• Selected text:
↓↓↓
I had the good fortune of seeing Lawrence of Arabia in 70mm in a theater and then going to watch Prometheus within the same two week span. It gave me a much greater appreciation for the movie [Prometheus], and what it was trying to do.

A long Prometheus article without even mentioning that's basically a Scientology ad? Ridicolous

  • > A long Prometheus article without even mentioning that's basically a Scientology ad? Ridicolous

    How is it a scientology ad? Not being facetious, I really want to know.

By the way, anyone else craving some good new alien/sci-fi movies right now? Or got any good ones to share from the last couple years?

  • Theres an abridged fan version of the chinese 3 body series uploaded for free online, its in 3 movie length installments.

    https://disembiggened.com/

    Theres also Ethernaut, an Argentinian series that I think just has one series so far. People enjoy it, I didn't find it that interesting til the end. I just really dislike stories stretched thin over dozens of hours. I prefer Xfiles, Outer Limits, or aimple movies, that sort of scifi.

  • Not a movie, but I have been really enjoying Foundation. High production values and good actors. I like the story in the series, but I haven’t read the books.

  • Alien Earth is pretty fun. Don't ask too much of it and enjoy the baddies (on various sides).

Best creators are a little mad. Their best work is usually early work when their madness is tempered by limitations and other people around them.

But when success comes they become too big, rich and influential and their next movies are pretty much whatever they want them to be. And they are crap, because pinch of salt of their madness becomes whole dish.

It happened with Ridley Scott, George Lucas, Neill Blomkamp, probably some others.

It's also said that a director makes the same movie for entirety of their career. It's very visible in case of Ridley Scott. His later movies hit again and again the same perverse things that he consistently finds exciting.
↑↑↑
Pick up the comment thread about Prometheus and science fiction films above and extend it with new writing that follows its final comment.

• Extracted records:
↓↓↓
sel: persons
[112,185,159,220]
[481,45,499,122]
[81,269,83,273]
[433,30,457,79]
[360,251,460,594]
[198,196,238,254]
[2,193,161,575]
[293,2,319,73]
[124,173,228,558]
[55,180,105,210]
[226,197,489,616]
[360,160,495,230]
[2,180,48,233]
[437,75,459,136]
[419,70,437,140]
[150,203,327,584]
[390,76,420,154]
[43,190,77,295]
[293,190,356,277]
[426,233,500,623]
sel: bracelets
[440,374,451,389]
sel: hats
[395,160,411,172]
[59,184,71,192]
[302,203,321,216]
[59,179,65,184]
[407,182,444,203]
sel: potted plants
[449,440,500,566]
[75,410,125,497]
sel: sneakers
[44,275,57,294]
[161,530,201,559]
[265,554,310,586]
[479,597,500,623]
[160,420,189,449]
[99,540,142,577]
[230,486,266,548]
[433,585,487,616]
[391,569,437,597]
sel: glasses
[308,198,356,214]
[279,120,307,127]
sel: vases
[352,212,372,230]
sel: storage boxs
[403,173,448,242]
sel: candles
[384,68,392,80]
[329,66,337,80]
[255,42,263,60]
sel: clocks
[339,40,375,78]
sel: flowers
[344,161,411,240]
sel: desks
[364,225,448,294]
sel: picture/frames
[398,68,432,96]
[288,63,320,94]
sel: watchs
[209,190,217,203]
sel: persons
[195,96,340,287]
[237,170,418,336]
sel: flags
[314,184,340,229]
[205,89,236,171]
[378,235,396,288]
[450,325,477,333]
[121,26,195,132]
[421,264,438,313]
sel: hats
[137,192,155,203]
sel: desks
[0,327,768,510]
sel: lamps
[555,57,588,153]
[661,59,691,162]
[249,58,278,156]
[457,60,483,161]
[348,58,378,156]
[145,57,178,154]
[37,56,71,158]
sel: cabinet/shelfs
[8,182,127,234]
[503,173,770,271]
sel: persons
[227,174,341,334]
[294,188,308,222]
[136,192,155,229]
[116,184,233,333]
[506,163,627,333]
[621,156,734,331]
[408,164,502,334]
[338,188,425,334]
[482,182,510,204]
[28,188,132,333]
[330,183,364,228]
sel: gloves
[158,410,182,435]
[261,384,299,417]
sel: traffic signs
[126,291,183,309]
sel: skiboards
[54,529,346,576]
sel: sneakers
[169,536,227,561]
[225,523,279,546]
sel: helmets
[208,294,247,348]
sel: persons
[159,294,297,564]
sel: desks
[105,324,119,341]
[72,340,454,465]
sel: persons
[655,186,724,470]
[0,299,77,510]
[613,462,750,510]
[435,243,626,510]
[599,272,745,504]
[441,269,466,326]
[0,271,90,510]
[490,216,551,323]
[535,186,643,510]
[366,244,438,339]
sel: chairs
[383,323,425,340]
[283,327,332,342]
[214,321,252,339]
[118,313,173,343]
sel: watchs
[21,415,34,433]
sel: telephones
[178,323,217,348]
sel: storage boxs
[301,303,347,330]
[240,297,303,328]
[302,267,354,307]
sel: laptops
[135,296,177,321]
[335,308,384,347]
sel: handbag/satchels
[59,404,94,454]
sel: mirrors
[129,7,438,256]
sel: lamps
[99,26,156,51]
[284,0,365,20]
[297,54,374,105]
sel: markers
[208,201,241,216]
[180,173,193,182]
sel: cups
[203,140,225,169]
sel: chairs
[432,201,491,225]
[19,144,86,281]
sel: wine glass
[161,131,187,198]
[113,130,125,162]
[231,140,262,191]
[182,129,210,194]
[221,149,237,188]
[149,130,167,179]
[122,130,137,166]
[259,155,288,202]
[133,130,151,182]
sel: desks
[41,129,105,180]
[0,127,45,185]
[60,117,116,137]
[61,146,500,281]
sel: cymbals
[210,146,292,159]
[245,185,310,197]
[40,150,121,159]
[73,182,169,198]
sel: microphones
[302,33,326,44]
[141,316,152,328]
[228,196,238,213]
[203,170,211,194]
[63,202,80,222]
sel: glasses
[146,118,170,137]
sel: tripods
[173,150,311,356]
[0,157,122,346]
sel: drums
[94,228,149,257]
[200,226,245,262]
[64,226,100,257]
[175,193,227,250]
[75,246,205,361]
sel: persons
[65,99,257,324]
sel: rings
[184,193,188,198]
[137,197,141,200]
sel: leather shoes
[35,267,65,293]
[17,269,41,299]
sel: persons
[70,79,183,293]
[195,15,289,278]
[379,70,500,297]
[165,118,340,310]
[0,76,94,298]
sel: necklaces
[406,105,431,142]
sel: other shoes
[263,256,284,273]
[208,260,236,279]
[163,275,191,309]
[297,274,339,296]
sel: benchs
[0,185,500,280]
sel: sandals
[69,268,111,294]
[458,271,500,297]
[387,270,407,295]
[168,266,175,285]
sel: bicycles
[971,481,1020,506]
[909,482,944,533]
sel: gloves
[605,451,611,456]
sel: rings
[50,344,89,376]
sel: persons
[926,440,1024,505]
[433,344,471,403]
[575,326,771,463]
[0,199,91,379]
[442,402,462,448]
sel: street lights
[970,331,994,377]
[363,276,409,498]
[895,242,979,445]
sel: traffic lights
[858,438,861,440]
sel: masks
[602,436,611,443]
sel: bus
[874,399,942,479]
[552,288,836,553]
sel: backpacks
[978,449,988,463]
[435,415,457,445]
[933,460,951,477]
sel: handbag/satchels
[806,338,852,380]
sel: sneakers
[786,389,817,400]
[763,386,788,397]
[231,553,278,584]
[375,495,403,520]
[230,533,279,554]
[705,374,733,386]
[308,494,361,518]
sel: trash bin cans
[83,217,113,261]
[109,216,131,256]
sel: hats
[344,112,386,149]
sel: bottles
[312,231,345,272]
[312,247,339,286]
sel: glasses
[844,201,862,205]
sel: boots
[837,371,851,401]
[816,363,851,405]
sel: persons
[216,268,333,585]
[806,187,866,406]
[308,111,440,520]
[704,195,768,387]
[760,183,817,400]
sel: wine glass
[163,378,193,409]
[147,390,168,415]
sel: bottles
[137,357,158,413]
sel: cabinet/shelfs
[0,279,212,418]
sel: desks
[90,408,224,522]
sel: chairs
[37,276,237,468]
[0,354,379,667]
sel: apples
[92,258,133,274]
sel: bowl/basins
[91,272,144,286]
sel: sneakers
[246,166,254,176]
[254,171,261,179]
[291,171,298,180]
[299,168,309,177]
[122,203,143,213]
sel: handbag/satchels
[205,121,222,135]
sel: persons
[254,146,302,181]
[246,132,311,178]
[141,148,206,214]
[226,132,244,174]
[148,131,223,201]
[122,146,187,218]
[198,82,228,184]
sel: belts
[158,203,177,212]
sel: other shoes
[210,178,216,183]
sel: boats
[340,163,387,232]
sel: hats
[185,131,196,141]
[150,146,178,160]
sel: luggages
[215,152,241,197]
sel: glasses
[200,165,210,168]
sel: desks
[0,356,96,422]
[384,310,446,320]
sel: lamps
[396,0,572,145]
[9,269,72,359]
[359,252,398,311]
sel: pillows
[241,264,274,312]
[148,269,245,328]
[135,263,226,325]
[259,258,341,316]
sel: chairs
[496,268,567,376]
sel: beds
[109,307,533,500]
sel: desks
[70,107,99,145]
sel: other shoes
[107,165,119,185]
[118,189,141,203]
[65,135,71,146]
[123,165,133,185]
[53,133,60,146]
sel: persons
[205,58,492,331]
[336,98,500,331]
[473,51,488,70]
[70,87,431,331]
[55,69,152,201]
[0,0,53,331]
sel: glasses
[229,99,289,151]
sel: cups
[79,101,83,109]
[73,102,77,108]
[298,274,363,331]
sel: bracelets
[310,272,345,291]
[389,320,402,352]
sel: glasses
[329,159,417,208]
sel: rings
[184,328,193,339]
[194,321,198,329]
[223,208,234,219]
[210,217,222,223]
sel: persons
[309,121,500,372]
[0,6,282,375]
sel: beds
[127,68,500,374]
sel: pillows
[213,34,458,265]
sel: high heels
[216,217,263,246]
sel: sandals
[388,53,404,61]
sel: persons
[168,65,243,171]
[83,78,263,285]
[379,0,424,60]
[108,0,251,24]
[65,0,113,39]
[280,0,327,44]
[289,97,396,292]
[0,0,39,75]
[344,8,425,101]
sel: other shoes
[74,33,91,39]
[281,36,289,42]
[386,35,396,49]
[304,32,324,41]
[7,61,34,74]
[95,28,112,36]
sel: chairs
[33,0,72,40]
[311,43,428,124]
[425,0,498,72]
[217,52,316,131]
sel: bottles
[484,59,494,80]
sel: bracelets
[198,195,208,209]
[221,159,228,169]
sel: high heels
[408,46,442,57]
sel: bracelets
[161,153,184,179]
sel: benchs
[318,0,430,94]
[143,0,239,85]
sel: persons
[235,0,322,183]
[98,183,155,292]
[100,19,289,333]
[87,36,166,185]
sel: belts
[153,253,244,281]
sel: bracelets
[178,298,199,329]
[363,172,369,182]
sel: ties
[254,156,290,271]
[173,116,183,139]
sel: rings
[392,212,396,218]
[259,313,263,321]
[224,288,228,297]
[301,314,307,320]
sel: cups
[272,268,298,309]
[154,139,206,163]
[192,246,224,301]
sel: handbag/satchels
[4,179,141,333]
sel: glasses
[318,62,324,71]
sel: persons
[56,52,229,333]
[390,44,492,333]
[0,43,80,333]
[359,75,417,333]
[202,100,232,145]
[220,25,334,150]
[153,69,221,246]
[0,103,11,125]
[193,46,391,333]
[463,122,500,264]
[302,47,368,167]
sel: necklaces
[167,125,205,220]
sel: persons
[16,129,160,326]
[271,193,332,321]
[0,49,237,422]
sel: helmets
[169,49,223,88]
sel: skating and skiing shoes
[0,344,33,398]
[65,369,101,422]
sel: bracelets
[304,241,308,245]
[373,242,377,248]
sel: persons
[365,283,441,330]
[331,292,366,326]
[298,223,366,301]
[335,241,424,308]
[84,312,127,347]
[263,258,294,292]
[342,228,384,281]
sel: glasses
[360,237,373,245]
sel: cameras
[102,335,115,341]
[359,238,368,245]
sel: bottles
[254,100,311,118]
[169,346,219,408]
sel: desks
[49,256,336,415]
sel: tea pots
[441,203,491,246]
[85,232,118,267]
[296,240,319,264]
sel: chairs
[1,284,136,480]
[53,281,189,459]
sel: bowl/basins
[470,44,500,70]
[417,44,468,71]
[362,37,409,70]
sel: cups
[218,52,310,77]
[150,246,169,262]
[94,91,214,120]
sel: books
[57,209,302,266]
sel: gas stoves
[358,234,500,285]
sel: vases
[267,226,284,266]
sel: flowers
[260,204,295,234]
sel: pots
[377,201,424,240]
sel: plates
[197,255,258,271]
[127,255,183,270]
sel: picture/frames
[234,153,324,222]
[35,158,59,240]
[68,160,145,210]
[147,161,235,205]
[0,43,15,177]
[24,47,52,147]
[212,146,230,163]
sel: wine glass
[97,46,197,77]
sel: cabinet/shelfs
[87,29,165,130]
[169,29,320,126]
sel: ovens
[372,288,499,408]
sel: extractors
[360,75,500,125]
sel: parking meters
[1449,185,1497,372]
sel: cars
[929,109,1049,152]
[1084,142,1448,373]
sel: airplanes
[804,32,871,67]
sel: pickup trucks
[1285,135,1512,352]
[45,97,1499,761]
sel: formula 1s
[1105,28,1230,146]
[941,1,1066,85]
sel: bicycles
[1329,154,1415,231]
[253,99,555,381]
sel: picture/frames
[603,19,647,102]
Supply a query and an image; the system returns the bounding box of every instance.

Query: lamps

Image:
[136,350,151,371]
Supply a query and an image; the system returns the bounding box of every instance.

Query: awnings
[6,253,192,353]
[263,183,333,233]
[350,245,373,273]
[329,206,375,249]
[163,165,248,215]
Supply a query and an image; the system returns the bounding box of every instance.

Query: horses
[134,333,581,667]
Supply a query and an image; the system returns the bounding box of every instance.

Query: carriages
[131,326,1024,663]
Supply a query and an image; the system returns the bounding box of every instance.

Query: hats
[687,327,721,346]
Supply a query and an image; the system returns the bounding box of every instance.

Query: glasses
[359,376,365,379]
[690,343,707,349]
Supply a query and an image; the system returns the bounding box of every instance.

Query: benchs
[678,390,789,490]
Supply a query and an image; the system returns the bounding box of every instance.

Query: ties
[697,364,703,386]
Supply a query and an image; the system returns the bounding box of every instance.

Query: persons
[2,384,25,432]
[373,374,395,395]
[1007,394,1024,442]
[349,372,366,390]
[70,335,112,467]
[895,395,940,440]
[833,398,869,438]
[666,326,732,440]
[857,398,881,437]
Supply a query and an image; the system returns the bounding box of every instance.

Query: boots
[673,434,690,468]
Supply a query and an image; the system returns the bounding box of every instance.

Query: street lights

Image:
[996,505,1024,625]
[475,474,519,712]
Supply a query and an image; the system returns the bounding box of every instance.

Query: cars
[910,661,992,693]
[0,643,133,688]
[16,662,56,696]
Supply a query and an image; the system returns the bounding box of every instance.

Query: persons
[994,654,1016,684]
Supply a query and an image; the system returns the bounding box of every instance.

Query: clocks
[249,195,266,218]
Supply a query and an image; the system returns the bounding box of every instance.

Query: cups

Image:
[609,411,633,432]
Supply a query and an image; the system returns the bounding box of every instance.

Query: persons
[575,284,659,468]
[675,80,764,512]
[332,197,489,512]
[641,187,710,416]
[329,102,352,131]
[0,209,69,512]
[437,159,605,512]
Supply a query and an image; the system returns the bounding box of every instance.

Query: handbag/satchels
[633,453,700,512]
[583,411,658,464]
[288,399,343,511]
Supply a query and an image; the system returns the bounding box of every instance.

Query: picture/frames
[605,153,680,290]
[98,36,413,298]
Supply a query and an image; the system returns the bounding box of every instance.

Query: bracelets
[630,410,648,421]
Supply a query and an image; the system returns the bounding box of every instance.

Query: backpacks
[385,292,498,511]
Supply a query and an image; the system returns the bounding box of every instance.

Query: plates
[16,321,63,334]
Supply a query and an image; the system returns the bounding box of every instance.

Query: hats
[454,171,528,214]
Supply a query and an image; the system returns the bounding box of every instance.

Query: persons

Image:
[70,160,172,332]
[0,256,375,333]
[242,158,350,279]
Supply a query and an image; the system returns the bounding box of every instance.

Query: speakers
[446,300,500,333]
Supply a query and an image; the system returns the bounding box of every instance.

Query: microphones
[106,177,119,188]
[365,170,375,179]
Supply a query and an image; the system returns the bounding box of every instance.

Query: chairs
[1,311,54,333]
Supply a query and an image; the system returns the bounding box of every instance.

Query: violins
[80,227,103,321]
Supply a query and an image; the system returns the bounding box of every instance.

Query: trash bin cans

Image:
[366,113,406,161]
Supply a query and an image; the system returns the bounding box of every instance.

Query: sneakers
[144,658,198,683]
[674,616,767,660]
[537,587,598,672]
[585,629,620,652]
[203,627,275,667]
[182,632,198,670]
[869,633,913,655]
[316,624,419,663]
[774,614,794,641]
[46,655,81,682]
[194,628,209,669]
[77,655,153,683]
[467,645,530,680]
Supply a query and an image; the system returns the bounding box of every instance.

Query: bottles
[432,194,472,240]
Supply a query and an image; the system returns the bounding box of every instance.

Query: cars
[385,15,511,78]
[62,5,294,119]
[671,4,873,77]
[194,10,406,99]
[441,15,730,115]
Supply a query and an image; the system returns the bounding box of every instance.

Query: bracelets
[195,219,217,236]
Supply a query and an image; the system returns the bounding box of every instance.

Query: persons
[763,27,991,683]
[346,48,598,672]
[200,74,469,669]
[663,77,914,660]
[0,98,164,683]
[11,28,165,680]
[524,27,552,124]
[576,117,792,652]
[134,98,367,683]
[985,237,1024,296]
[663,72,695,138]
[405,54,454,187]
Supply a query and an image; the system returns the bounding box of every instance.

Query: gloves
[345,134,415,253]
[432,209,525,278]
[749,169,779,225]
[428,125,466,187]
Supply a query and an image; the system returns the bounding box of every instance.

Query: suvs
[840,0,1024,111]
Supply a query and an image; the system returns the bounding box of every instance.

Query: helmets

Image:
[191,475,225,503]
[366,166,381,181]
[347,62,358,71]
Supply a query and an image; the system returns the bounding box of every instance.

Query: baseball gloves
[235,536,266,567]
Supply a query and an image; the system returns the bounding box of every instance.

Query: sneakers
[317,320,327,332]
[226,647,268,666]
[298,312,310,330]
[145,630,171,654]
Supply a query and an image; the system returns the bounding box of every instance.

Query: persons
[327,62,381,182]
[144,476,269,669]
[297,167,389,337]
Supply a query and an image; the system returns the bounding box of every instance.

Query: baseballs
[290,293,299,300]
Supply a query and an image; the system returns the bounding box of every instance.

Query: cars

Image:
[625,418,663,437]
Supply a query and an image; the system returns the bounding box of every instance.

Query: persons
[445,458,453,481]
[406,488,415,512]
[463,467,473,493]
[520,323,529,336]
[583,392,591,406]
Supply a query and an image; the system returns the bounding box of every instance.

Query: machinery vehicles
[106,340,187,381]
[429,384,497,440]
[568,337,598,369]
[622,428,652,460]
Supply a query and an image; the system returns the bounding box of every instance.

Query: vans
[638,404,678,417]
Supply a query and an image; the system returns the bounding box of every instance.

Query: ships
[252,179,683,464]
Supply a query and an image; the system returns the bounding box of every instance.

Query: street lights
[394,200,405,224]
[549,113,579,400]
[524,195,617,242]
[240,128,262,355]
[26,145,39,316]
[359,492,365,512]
↑↑↑
• Answer to the exercise:
  • I know this sentiment but for me it does not apply to Scott. He made some great movies later in his career; Black Hawk Down, Hannibal, Prometheus and The Martian are all masterpieces imo. The Last Duel was also pretty good

Alien: Earth was the dumbest addition to the franchise. Hybrid synths that can “talk” to the aliens… pffft. Off the rails.

The last few films were of similar ilk. Prometheus started it with their David narrative. Just terrible writing.

  • > Alien: Earth was the dumbest addition to the franchise. Hybrid synths that can “talk” to the aliens… pffft. Off the rails.

    It started off so well. The first few episodes were good/interesting/promising and the series seemed destined for greatness ( if they could stick the landing ). Unfortunately, it fizzled out in the latter half of the series as they turned the xenomorph into a silly pet.

  • Being a good fiction consumer requires offering the benefit of the doubt up to a reasonable/personal limit of suspension of disbelief. The missing piece with that show is inconsistent and shallow character development. Lost (prior to the later season/s) is probably one of the better examples. It's still watchable but it could be better. Maybe they'll sort it out.

    • That's the thing, though. Gigantic spaceships, alien panspermia, stasis pods, human-passing androids, underground alien bases, convenient maps in caves. All that disbelief can be suspended.

      A handpicked team of professional astronauts on an interstellar mission being a bunch of complete incompetents over and over again for plot convenience is the real headscratcher that eventually makes it feel like the plot is an afterthought and makes you disengage from the film as a story rather then just pretty pictures.

      It's a pattern you see a lot especially in sci-fi and action, and it's annoying because it's not like you couldn't have the glossy visuals or set-pieces if you also had coherent plots.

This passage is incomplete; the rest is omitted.